February 23, 2023 (tomorrow) marks the centennial of the oldest continuous service club in our city - the Rotary Club of Red Deer. It is one of 46,000 Rotary clubs world-wide with nearly 1.4 million members.
The first Rotary Club was formed on February 23, 1905, when Paul Harris, an attorney in Chicago, Illinois, invited three friends to help start a diverse club of business people and professionals which would foster a spirit of fellowship and provide service to their community.
The idea of forming a local Rotary Club was proposed as Red Deer was coming through one of the most difficult times, economically and socially, in its history. The community had been devasted by the horrific First World War followed by the Spanish ‘flu epidemic, then the worst inflation ever recorded and finally a harsh economic depression with local unemployment surging to nearly 25%.
Many local businesses either went bankrupt, or else quietly closed their doors. Local farmers were particularly hard hit during the early 1920s. They faced the harshest drought since the start of settlement. The American government closed the border to most agricultural exports. Farmers trying to sell their cattle often found themselves deeper in debt when the animals sold for less than the cost of sending the animals to market.
Governments were either bankrupt or nearly bankrupt with the vast debts incurred as part of the War effort and skyrocketing tax arrears. Therefore, people could not turn to government to bail out the economic distress.
To show how bad things had become, the Red Deer Hospital went bankrupt and had to be taken over by the Provincial Government. The City of Red Deer became effectively bankrupt and had to cut all expenditures to the absolute bone when the banks refused to grant it any more credit. The Public School Board was only able to pay its teachers after some of the trustees took out personal bank loans.
Finally, in late 1922, the economy finally hit bottom and things began to slowly improve. Because of the camaraderie of having survived such desperate times and because of the urgent need for some sort of community organization to start to rebuild the City’s public services and amenities, Red Deer’s businessmen and professionals decided it was an ideal time to start a “self-help” group such as a Rotary service club.
An organizational meeting was held in early February. Turn out was good and 19 individuals agreed to sign up as charter members. On February 23, 1923, the 18th anniversary of its parent organization, the Rotary Club of Red Deer was officially chartered at a ceremony in the Knox Presbyterian Church Hall. With a population of only 2400, Red Deer became the smallest community in the world to have a local Rotary Club.
The charter president was William (Bill) Botterill, Dr. Harold Snell was the charter secretary and Herbert Willson was the charter treasurer. The other directors selected were Donald Gunn, William Payne, Edward Smith, William Stephenson and W.E. Lord.
The enthusiasm and drive of the founding members was indicated by their record of attendance at meetings. In its first decade of existence, the Red Deer Club’s average attendance was 95.7%. Charter president, Bill Botterill, recorded 36 years of perfect attendance.
The first major project for the Club was the installation of playground equipment on the City Square. Other early projects included the collection of Christmas toys for children, the gathering of clothing for the Red Deer Welfare Board, contributions to sports programs, donations to the Red Deer Hospital and Public Library, assistance in the construction of Red Deer’s first arena and the establishment at Sylvan Lake of a health camp for underprivileged children.

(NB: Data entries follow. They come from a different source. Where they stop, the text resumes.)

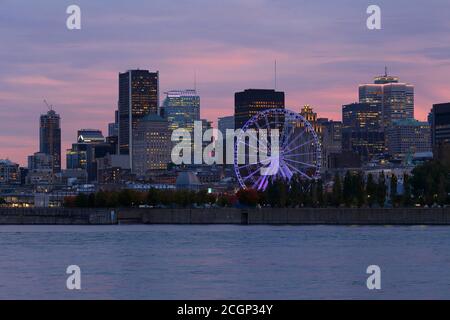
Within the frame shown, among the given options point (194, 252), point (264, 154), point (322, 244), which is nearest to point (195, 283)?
point (194, 252)

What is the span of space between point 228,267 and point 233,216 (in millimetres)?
96140

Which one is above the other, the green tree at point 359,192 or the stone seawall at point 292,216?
the green tree at point 359,192

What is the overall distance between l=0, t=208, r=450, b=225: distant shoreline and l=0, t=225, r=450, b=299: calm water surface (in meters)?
42.7

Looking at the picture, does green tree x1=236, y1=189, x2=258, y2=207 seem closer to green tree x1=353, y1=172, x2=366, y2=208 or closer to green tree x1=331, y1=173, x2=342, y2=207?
green tree x1=331, y1=173, x2=342, y2=207

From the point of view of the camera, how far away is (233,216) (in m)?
167

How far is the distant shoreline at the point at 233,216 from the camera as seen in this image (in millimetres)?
152500

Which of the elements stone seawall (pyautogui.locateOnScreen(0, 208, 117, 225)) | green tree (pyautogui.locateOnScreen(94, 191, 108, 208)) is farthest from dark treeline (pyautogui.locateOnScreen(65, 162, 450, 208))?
stone seawall (pyautogui.locateOnScreen(0, 208, 117, 225))

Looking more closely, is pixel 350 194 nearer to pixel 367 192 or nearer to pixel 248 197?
pixel 367 192

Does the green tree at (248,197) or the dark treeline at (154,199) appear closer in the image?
the green tree at (248,197)

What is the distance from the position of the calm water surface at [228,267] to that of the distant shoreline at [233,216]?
42741mm

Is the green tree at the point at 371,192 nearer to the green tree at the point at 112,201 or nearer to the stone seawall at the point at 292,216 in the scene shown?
the stone seawall at the point at 292,216

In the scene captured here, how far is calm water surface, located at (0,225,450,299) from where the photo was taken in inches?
2188

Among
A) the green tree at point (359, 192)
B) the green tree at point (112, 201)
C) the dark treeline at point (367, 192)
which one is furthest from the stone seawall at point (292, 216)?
the green tree at point (112, 201)
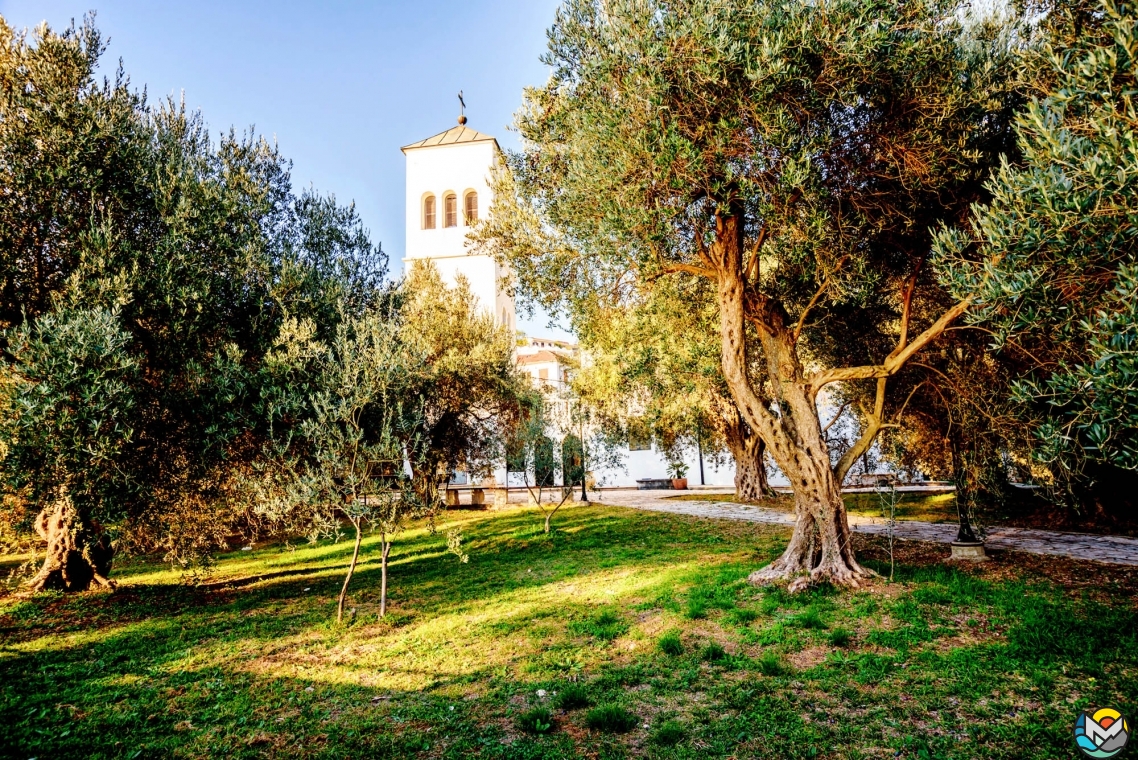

Over the years, the local Rotary Club’s activities and projects have responded to changing times and new priorities.
In December 1974, the Rotary Club of Red Deer East was formed, followed by the Red Deer Sunrise Rotary Club in 1999 and the Red Deer Rotary Club Urban Spirits in 2017.
It is noteworthy that an organization born in the grimmest times of Red Deer’s history continues to grow and to make our community a much better place to live.
Michael Dawe is a Red Deer historian and his column appears on Wednesdays.